───── Data shown ─────

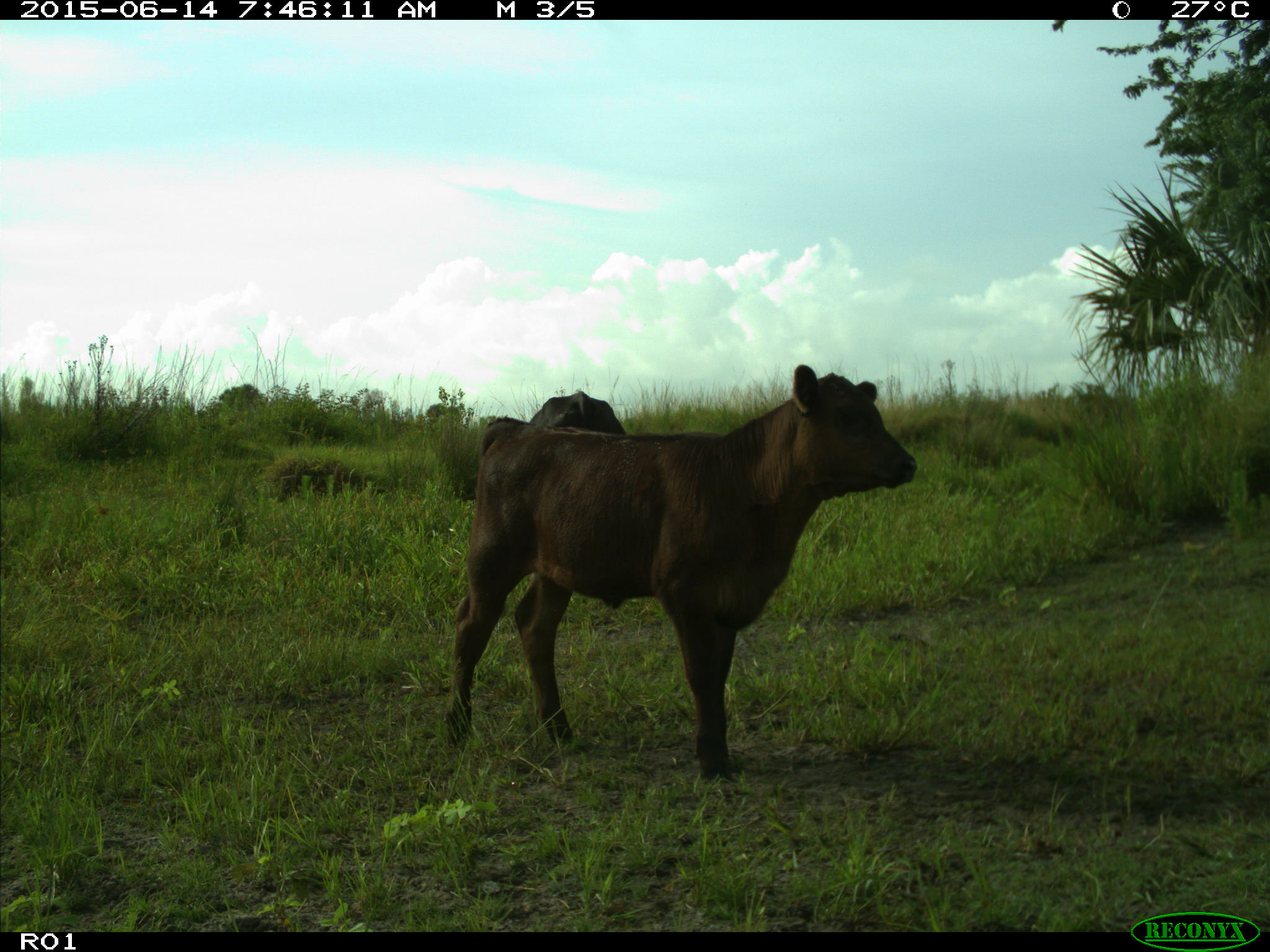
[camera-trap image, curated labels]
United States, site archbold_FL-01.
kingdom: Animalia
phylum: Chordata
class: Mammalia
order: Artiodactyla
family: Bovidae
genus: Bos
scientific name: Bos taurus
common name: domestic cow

─────

Return each line above exactly; any pictures are to be skipped.

[camera-trap image, curated labels]
United States, site archbold_FL-01.
kingdom: Animalia
phylum: Chordata
class: Mammalia
order: Artiodactyla
family: Bovidae
genus: Bos
scientific name: Bos taurus
common name: domestic cow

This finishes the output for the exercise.